For the rest there is no direct censorship, though, to be sure, there may be instances of pressure. There has also been the extraordinary case of the supposedly independent Prasar Bharati (PB) censuring the Press Trust of India (PTI) by declaring its interviews with the Chinese ambassador in India and the Indian ambassador in China as “detrimental to national interest and undermining India’s territorial integrity”.
There is still critical coverage of the government in the media. But it is instructive to see the ways in which the government exerts pressures on the media in an effort to keep organisations and their journalists in line.
One of the most egregious examples is the charge of sedition brought against veteran journalist Vinod Dua.
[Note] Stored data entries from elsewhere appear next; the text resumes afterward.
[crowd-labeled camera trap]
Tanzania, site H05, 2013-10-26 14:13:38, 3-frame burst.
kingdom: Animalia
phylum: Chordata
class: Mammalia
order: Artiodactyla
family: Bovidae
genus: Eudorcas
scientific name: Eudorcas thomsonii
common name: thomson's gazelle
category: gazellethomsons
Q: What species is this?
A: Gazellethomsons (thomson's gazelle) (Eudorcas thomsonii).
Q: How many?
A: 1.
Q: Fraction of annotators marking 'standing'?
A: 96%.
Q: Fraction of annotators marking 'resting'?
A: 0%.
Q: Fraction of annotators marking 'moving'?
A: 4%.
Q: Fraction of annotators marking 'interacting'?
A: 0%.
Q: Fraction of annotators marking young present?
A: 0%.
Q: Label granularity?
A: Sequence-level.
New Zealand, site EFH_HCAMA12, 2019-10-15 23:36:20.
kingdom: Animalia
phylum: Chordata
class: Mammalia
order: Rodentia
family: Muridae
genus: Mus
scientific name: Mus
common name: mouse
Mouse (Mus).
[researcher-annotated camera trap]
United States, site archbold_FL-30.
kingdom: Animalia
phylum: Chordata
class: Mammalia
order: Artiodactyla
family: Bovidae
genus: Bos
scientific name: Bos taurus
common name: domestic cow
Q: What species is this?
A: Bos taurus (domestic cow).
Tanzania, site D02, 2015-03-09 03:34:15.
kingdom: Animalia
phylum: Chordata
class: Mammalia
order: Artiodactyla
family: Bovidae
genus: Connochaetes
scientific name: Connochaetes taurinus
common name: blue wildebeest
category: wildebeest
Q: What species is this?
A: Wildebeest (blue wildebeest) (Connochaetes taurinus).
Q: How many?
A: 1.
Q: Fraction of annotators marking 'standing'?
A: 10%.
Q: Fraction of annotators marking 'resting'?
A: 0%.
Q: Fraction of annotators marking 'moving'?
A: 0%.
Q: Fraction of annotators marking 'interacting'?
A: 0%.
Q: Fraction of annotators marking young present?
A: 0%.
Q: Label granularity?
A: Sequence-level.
Sedition is an act originally passed by the British Raj because it was afraid that war might be declared against the government within India.
The Himachal Pradesh Police registered the FIR against Dua on the complaint of a Bharatiya Janata Party spokesman who didn’t like Dua’s criticism of the government’s implementation of the lockdown. The Supreme Court refused to stay FIR, but did say Dua should not be arrested until further orders.
He was ordered to report to a remote police station. The police have also been interrogating him by sending e-mail questionnaires giving him just two days to reply.
The charge against Dua is part of a pattern of police action against journalists sparked off by the pandemic. According to a report compiled by the Rights and Risks Analysis Group, 22 FIRs have been file against journalists complaining about their Covid-19 reporting. At least 10 have been arrested and four others saved from arrest by the Supreme Court.
Recently, Prime Minister (PM) Narendra Modi discussed the pandemic with Bill Gates by video-conferencing. Gates once said, “Sometimes I think my most important role as a CEO is to listen for bad news. If you don’t act on it your people will stop bringing bad news to your attention and that is the beginning of the end.”
It is the media’s job to bring bad news. The PM should take note of that news and act on it rather than try to suppress it. He should not shoot the messenger, he should listen to the message.
If he doesn’t, he will be misled, as Indira Gandhi was, by a chorus of sycophancy.